--- Information provided ---
▬▬▬▬▬▬

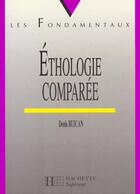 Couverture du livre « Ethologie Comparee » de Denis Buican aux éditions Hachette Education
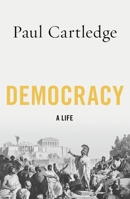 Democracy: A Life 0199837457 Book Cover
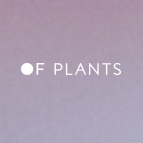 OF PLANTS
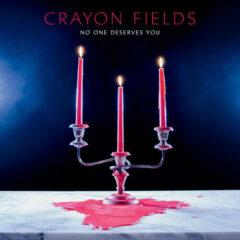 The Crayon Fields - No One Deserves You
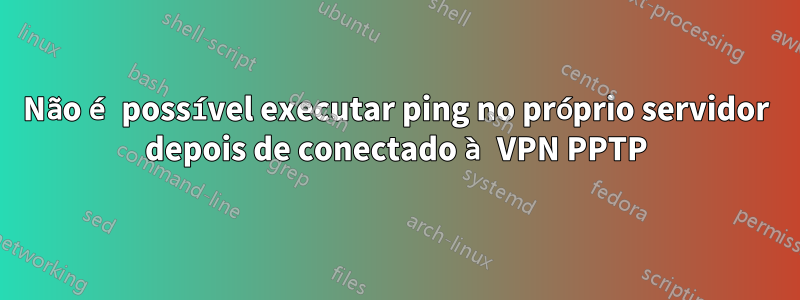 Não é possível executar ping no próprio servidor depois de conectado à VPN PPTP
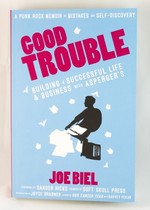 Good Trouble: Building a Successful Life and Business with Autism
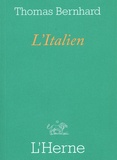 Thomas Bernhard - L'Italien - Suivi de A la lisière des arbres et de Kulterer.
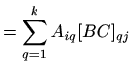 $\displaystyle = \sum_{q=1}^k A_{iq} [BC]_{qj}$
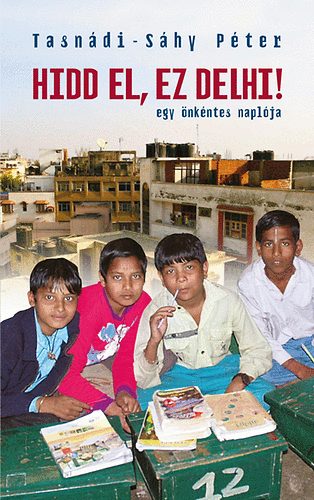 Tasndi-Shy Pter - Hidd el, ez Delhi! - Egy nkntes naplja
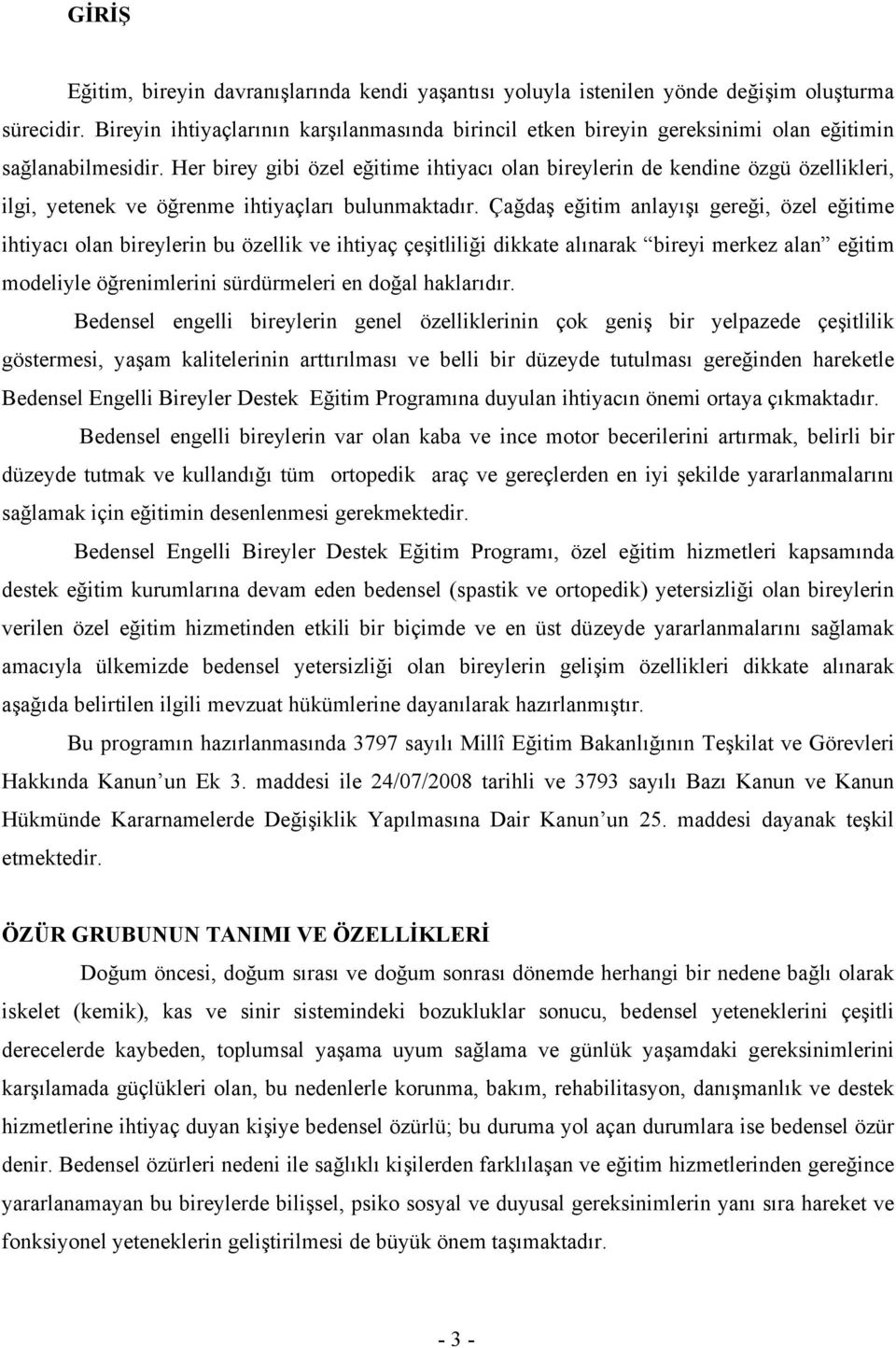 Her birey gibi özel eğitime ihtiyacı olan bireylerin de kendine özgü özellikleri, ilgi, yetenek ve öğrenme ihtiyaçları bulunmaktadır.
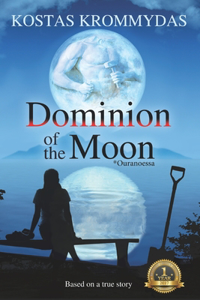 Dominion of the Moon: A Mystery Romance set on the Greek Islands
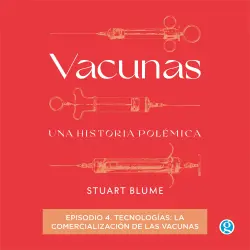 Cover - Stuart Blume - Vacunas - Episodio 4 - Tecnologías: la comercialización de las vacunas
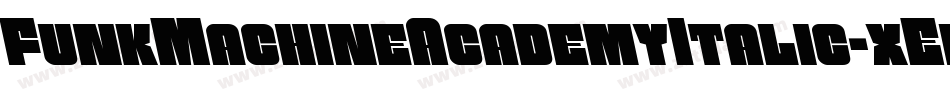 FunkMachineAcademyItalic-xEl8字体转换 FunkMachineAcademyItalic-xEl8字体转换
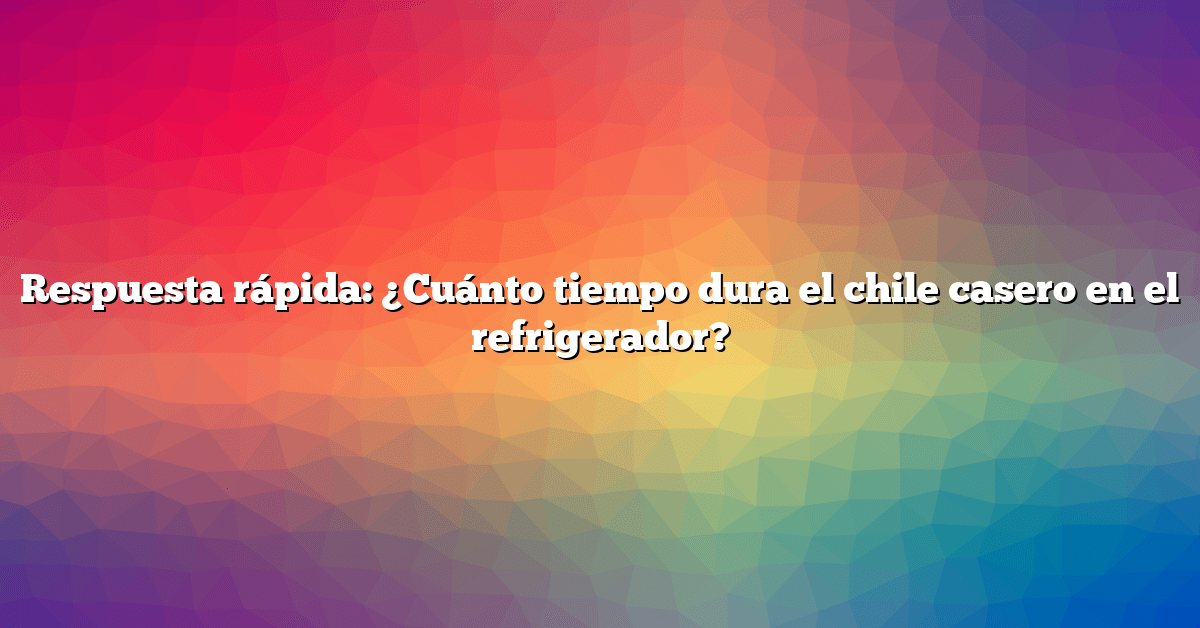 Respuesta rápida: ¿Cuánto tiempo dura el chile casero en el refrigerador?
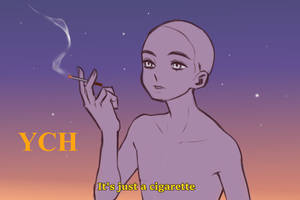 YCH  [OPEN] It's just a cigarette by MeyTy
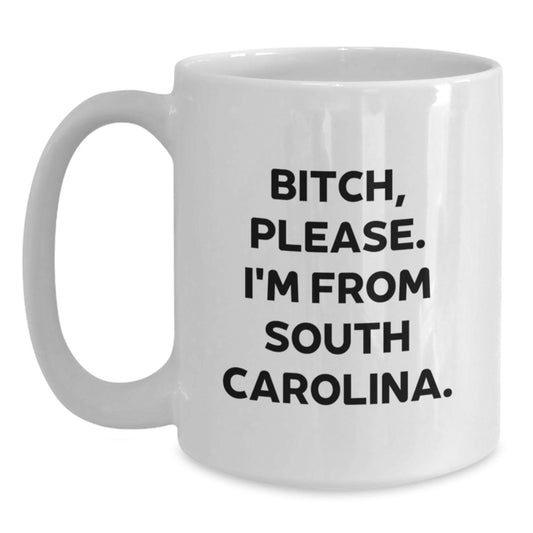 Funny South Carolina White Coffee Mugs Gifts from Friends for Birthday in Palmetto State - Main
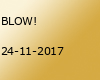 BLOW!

▬▬▬▬▬▬

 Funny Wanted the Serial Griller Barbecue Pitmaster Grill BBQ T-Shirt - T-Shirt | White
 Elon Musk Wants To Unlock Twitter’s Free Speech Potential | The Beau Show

▬▬▬▬▬▬

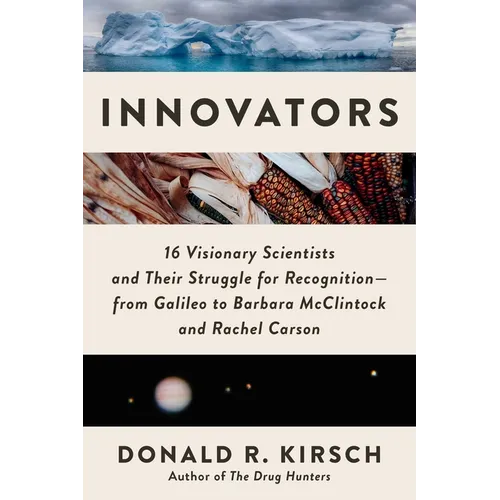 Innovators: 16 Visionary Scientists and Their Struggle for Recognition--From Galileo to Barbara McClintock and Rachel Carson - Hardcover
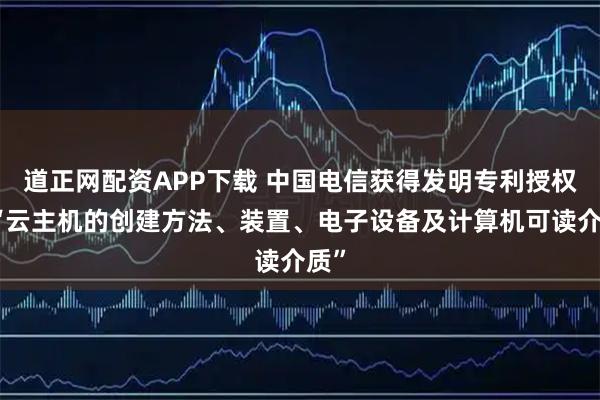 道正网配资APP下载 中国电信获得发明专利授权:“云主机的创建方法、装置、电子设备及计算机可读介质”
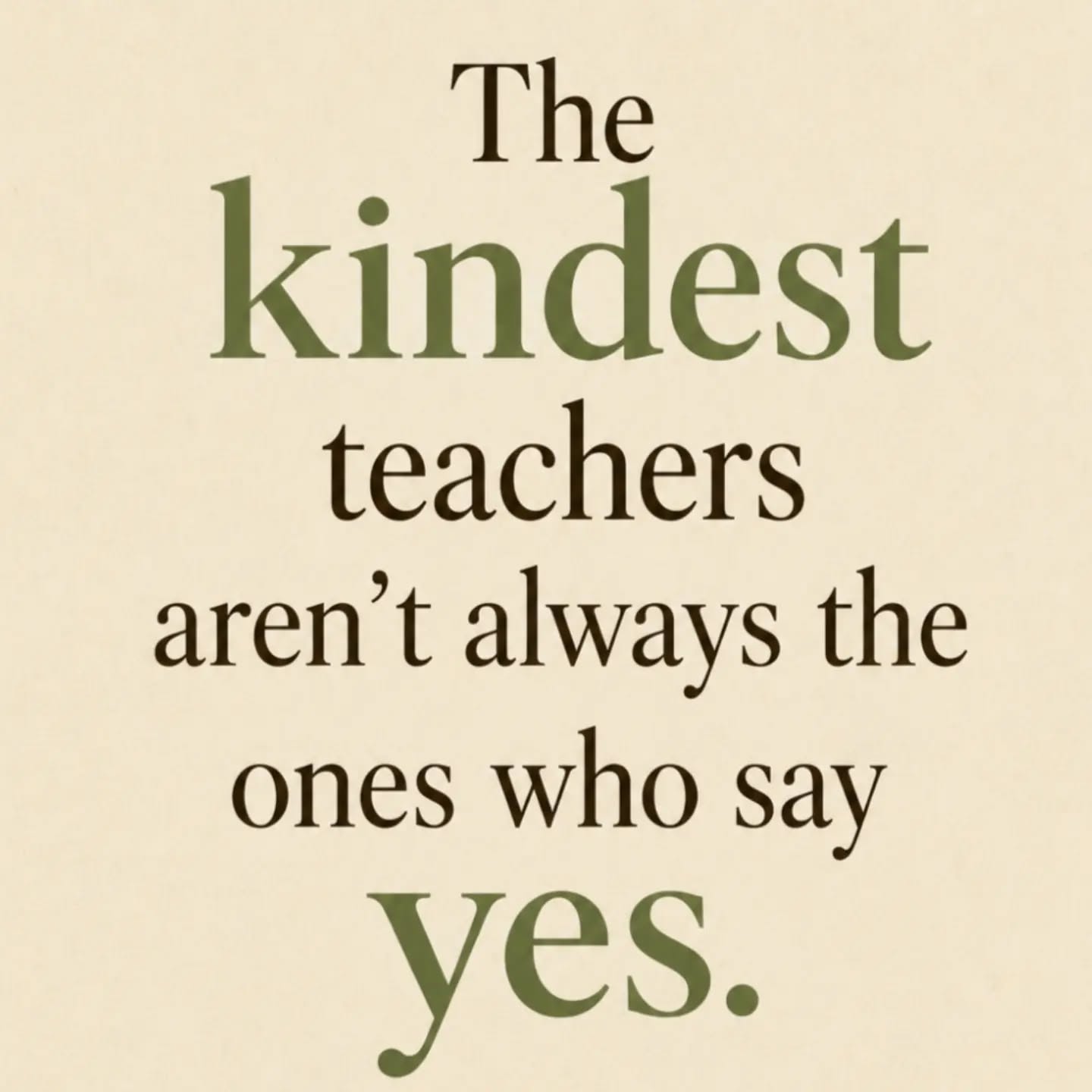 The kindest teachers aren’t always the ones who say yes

▬▬▬▬▬▬

--- Work request ---
Find the line with "The Crayon Fields - No One Deserves You" in the data above, and from there retype each line exactly through the line with "Tasndi-Shy Pter - Hidd", skipping the pictures along the way.

--- Exercise result ---
 The Crayon Fields - No One Deserves You
 Não é possível executar ping no próprio servidor depois de conectado à VPN PPTP
 Good Trouble: Building a Successful Life and Business with Autism
 Thomas Bernhard - L'Italien - Suivi de A la lisière des arbres et de Kulterer.
 $\displaystyle = \sum_{q=1}^k A_{iq} [BC]_{qj}$
 Tasndi-Shy Pter - Hidd el, ez Delhi! - Egy nkntes naplja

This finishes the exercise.